Earthquakes in Hatti and China. Landslides in Brazil and Kenya. Floods in Tennessee. Oil spills in the Gulf. A volcano in Iceland that disrupts travel and almost takes down an industry. Terrorist plots in Times Square. Economic upheaval and political meltdowns. The threat of renegade nations with nuclear capability. And then there are our daily lives. It is easy to live in fear these days. I have begun to wonder if one of the downsides to social networking and a truly connected global society is that we are over aware of life in a fallen world. We know everything in real time. I am watching people shrink back-trying to protect and insulate themselves from any harm. Whenever I travel to the States I become keenly aware how afraid people are of Islam and immigration. I don’t mean rational awareness and thoughtful dialogue-I mean fear. No doubt the media plays upon this. Most of the “good” stories are predicated upon fear. And I can fall prey to the unending barrage of knowledge that presses in on me and tries to force me into hiding. Where do we turn?
As a follower of Christ I have a true alternative. God’s revelation in the Bible points me to a sovereign God. This is never more evident than in Psalm 46. Listen to how the psalmist begins: “God is our refuge and strength, a very present help in trouble. Therefore we will not fear . . . ” The writer goes on in verses 2-5 to take note of nature and all of her fragility. But he points us to the Creator who put it there in the first place and reminds us that He is in the midst of all created things. This is not pantheism-this is God who is in control and is taking all of history towards His ends.

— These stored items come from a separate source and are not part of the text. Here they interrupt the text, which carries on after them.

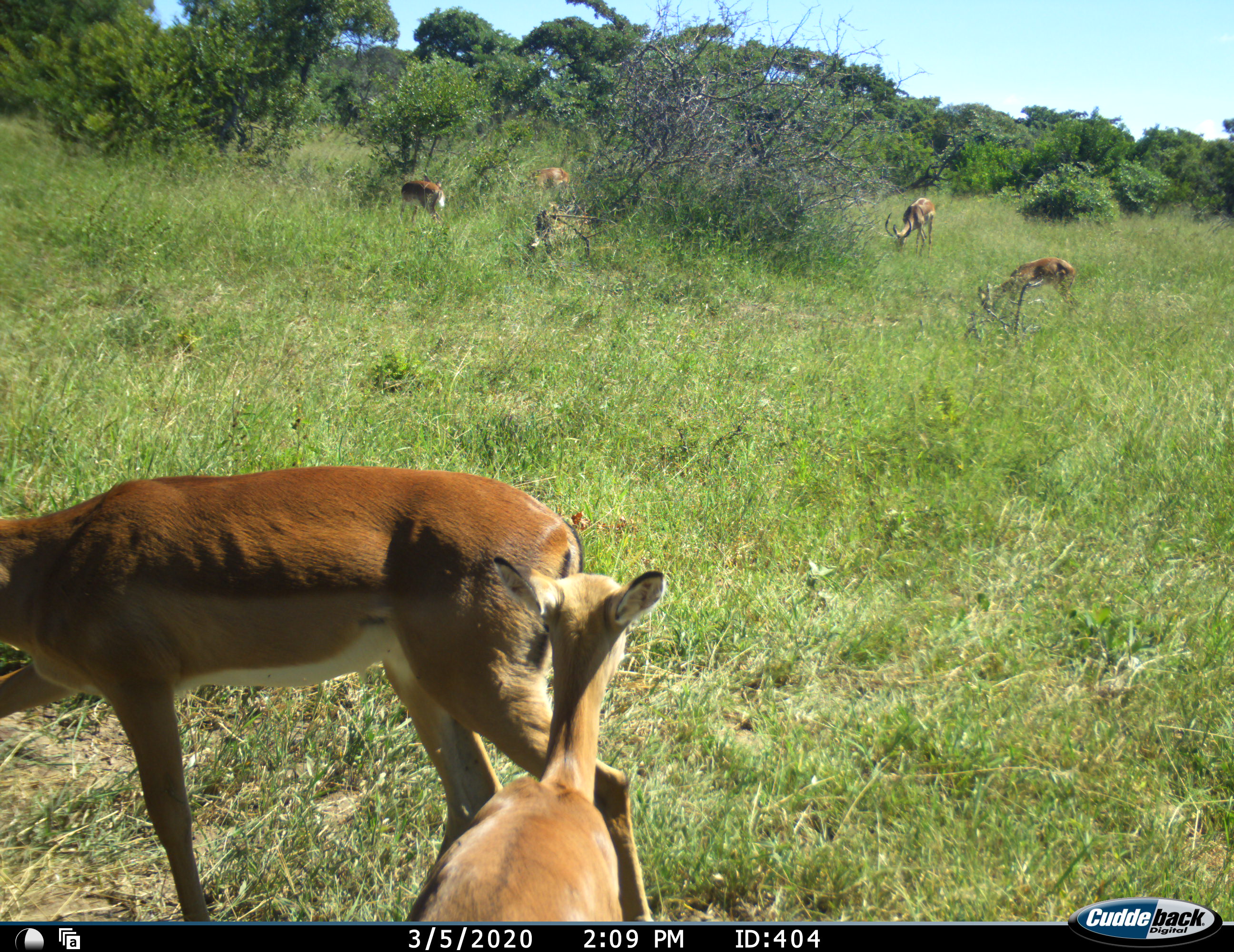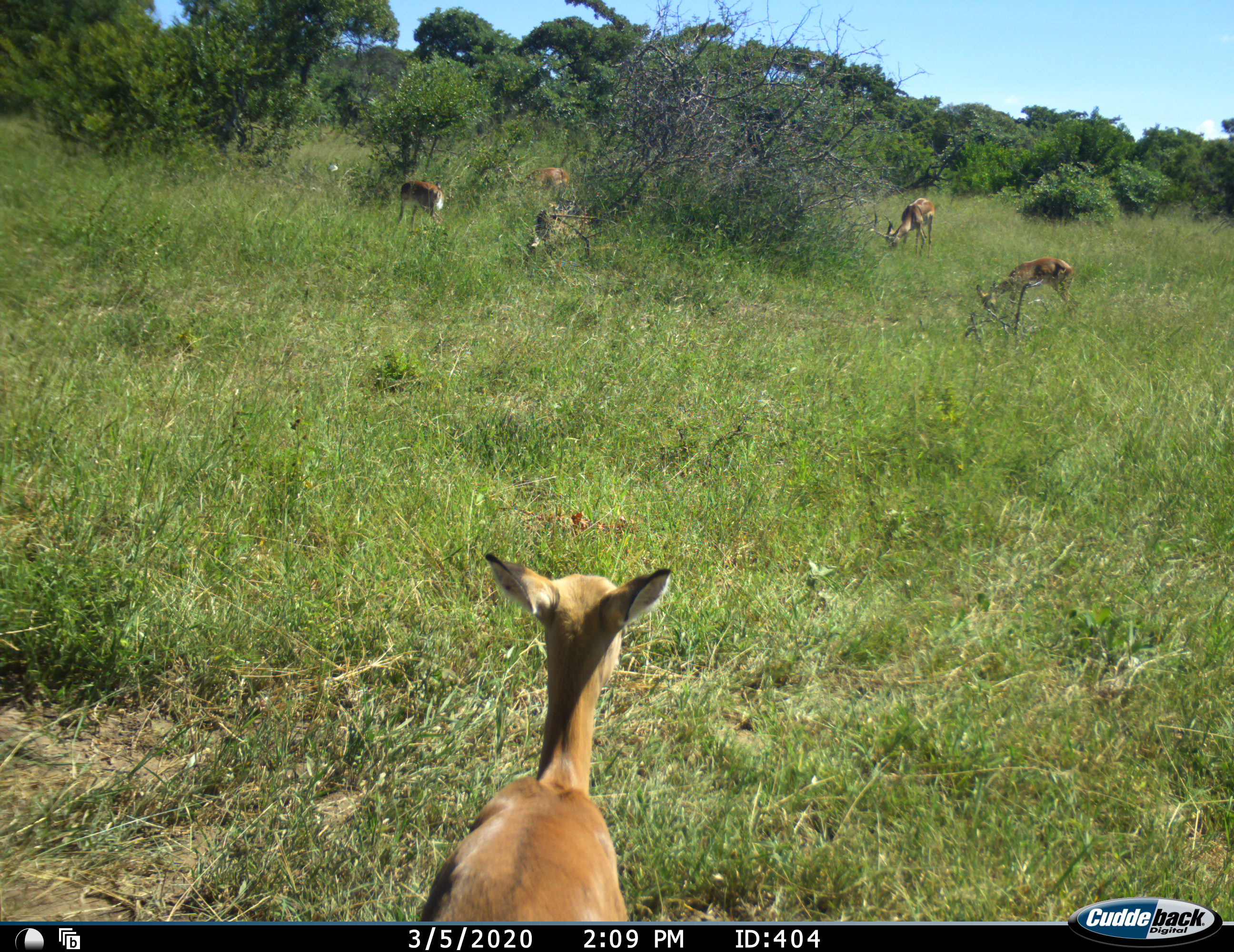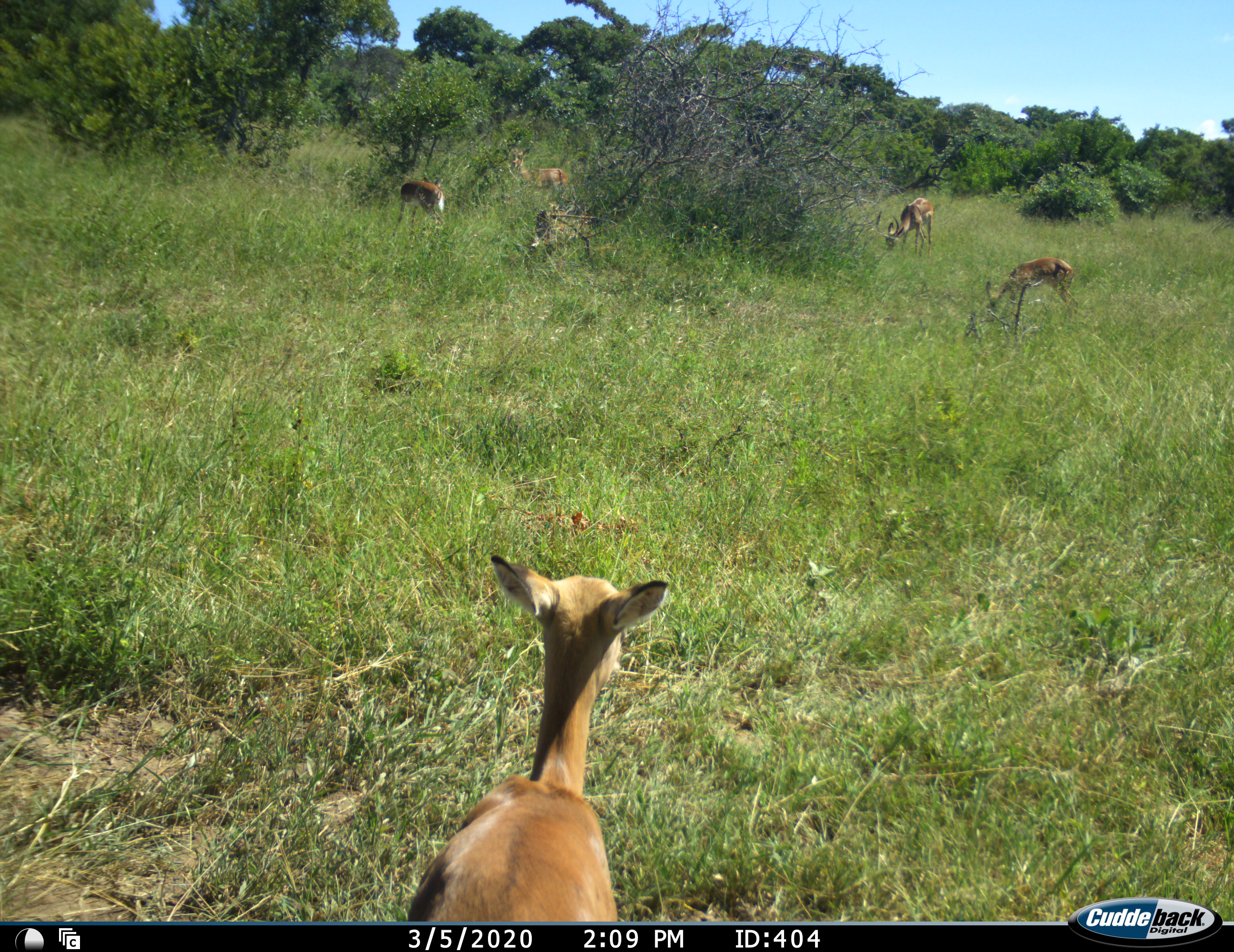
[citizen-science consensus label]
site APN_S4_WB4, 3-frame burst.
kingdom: Animalia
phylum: Chordata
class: Mammalia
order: Artiodactyla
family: Bovidae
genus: Aepyceros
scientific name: Aepyceros melampus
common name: impala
Impala (Aepyceros melampus), count 6. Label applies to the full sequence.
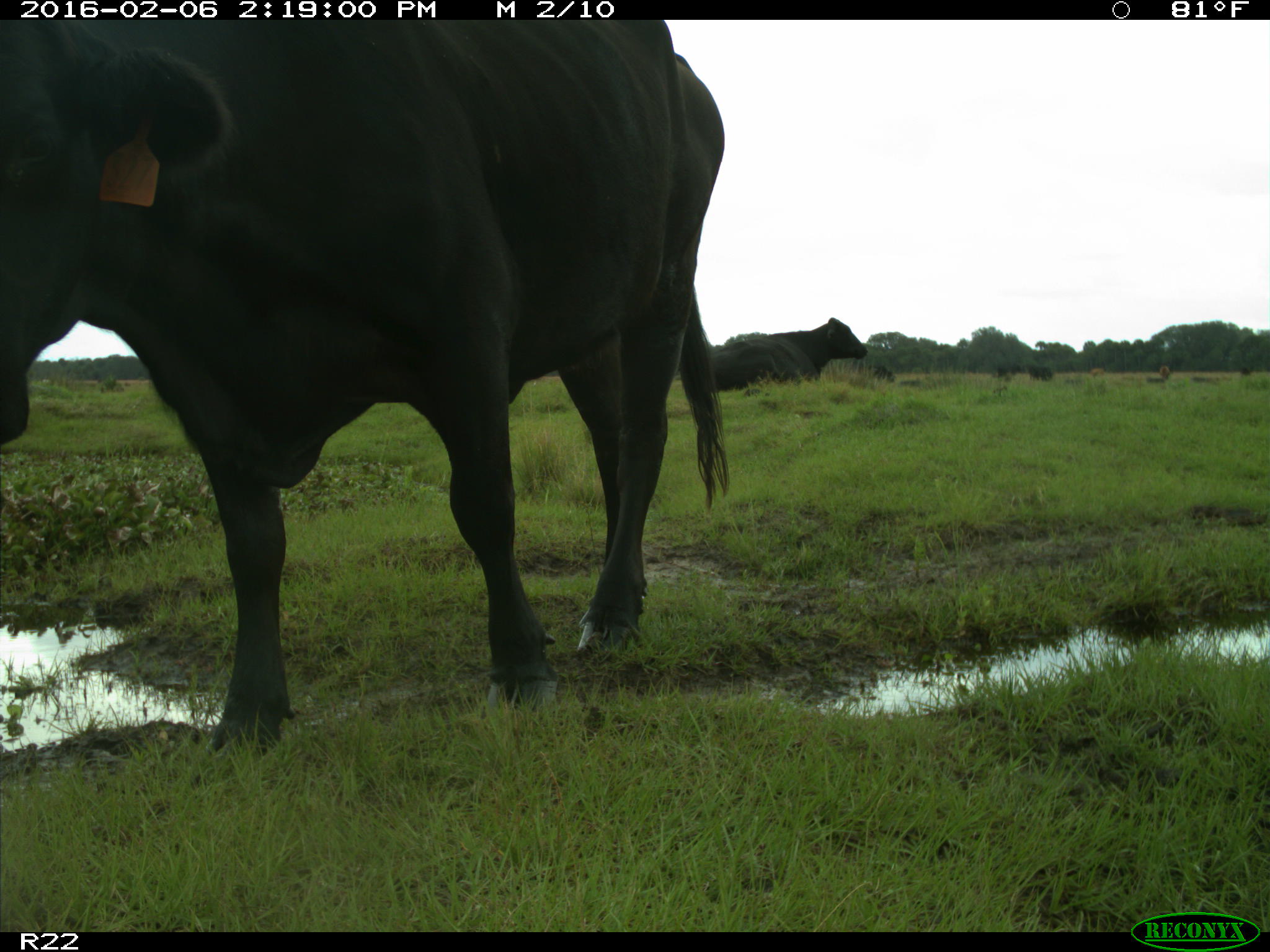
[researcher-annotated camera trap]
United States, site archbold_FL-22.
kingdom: Animalia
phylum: Chordata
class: Mammalia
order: Artiodactyla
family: Bovidae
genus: Bos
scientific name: Bos taurus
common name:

In verses 6-7 the psalmist addresses the threat of nations. He accurately describes how they can “rage” and “totter”-but with one utterance of God’s voice they melt and do His bidding. Verse 7 reminds us, “the Lord of hosts is with us.” The “withness” of God is a very strong theme throughout the Old Testament and finds its culmination in Jesus Christ in the New Testament. And note that it is the Lord of hosts-this is metaphor for our Warrior God with all of His heavenly army-a picture of total strength to match our fear.
The psalmist gives us three antidotes to our fears over a broken creation and a broken political world: “Come, behold the works of the Lord”, “Be still and know that I am God”, and “The Lord of hosts is with us”. First he tells us that the One who created it all is still in control of it all. Second, he tells us that God will be exalted among all the nations and in the earth. Third, the One who is transcendent is also immanent-meaning the One who is all powerful and able to control is also deeply personal and able to meet us where we are.
If I pay more attention to the media of our day than the living media of God’s word then I will continue to retreat. But if I “behold”, “be still” and rightly consider then I will engage in faith and confidence that the God of the universe revealed in Jesus Christ is in control and is with me in all that He calls me to do. The true alternative to fear is faith in the one true living God.